Each Shakespeare play has two structures: one for the script (text) and one for the drama as it unfolds.

The Script

The script of each play has the following components:
Title: The name of the comedy, tragedy, or history.
Dramatis Personae: The list of characters. Dramatis personae is Latin for persons of the drama or characters of the drama.
Acts and Scenes: Acts are major divisions of the play. Each Shakespeare play has five acts, and each act has one or more scenes. (See examples below.) Stage directions in brackets accompany each scene to indicate where the action is taking place, when the actors should enter and leave the stage, and when instrumental or vocal music should play. Stage directions also present cues for sound effects such as thunder, as well additional directions for the actors.
Sometimes a script also contains one or more of the following:
A Prologue: A prologue is a speech delivered by an actor introducing a play, a character, or a situation. For example, a prologue precedes Act 1 of Henry VIII, Acts 1 and 2 of Romeo and Juliet, and every act in Pericles, Prince of Tyre.
A Chorus: A chorus is an actor who delivers a speech before or after an act. In Henry V, a chorus speaks before every act and again after Act 5.
An Induction: An induction is an introductory element. It can be a (1) prologue or (2) a short episode with characters and scenes, as in The Taming of the Shrew.
An Epilogue: An epilogue is a poem or speech at the end of Act 5. It comments on the action of a play, the result of that action, or the worthiness of the play. Romeo and Juliet, Henry VIII, and  A Midsummer Night's Dream all have epilogues.

The Drama

The stage drama itself contains the following elements:

Setting: The environment in which the action takes place. It includes the time and location of the action, the atmosphere of the surroundings, the customs and traditions of the locale, and the social, political, and other environmental forces that are in effect.
Tone: (1) The attitude of the author toward his subject. It may be mocking and satirical, sympathetic, condescending, cheerful, and so on. Often, Shakespeare does not reveal how he feels toward his subject. (2) The attitude of the characters or the environmental and psychological mood of the play. The atmosphere may be dark, angry, somber, gloomy, cheerful, playful, and so on.
Plot: The sequence of events as the story unfolds. It includes the following:

Exposition: Information that familiarizes audiences and readers with the background of the characters and the circumstances that confront them. Although some literary critics say the exposition occurs only at the beginning of the play, it actually continues through most of the play as it reveals more and more information about the characters and their circumstances.
Conflict: A struggle, battle, or clash. A conflict may develop between one character and another character, between groups of characters, and between characters and their environments. A conflict may also develop within a character. For example, in Henry IV (I and II) the title character struggles with a guilty conscience. A play may have several conflicts.

• **Collected data**:
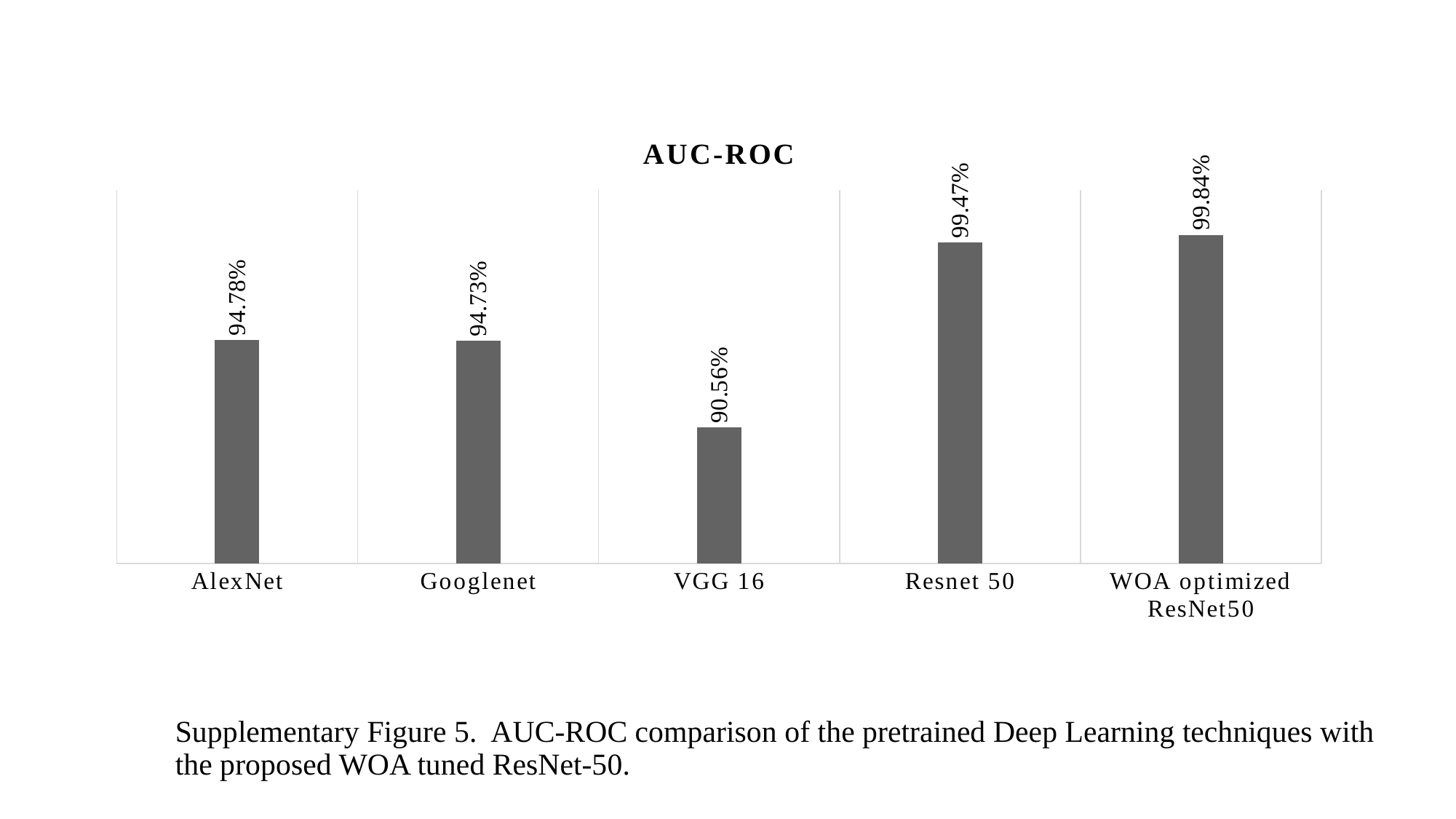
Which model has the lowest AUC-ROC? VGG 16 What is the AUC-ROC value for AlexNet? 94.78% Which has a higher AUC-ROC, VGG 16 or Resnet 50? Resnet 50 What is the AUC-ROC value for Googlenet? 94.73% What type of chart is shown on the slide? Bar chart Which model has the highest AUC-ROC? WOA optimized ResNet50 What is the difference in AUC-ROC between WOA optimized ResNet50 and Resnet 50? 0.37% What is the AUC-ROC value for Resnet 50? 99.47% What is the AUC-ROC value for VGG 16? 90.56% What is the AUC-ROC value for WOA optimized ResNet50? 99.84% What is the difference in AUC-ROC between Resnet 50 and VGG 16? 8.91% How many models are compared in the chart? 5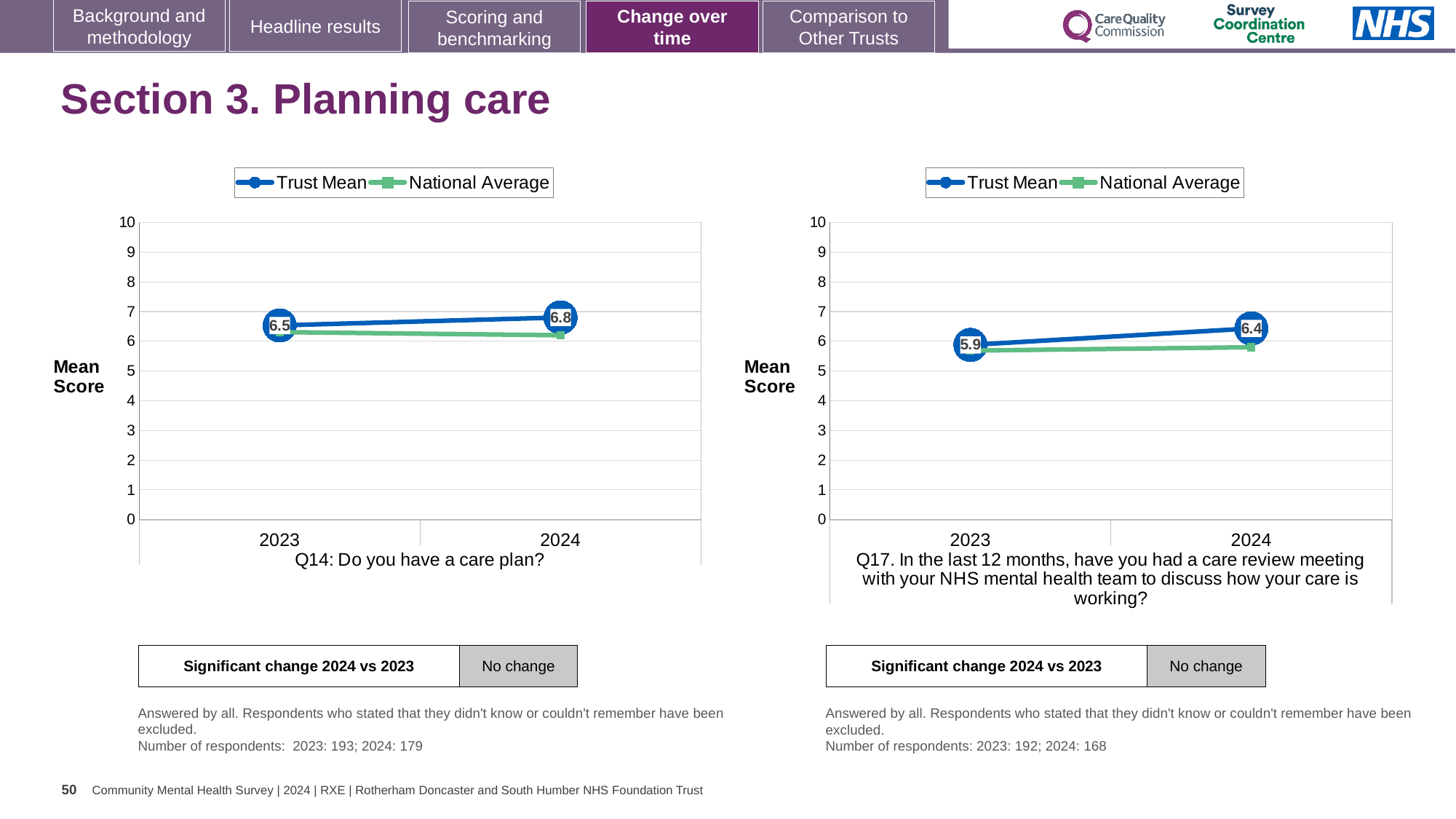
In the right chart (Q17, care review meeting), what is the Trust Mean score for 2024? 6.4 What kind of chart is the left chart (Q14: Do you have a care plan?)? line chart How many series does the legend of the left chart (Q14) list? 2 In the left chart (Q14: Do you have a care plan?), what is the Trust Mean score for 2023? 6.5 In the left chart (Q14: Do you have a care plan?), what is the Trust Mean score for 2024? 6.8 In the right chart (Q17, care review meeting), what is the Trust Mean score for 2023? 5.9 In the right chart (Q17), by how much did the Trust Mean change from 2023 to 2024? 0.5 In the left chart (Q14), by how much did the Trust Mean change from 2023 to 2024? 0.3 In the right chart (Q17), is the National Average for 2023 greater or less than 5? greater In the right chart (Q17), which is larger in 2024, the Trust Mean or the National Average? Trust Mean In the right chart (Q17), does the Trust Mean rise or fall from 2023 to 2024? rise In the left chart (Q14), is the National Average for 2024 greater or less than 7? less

• **Requirement 1**: Transcribe the passage on Shakespeare play structure word for word, starting with "A Chorus: A" and going on through "all have epilogues.".
• **Requirement 2**: List every item that the passage on Shakespeare play structure says a script sometimes also contains.

• **Result 1**:
A Chorus: A chorus is an actor who delivers a speech before or after an act. In Henry V, a chorus speaks before every act and again after Act 5.
An Induction: An induction is an introductory element. It can be a (1) prologue or (2) a short episode with characters and scenes, as in The Taming of the Shrew.
An Epilogue: An epilogue is a poem or speech at the end of Act 5. It comments on the action of a play, the result of that action, or the worthiness of the play. Romeo and Juliet, Henry VIII, and  A Midsummer Night's Dream all have epilogues.

• **Result 2**:
- A Prologue
- A Chorus
- An Induction
- An Epilogue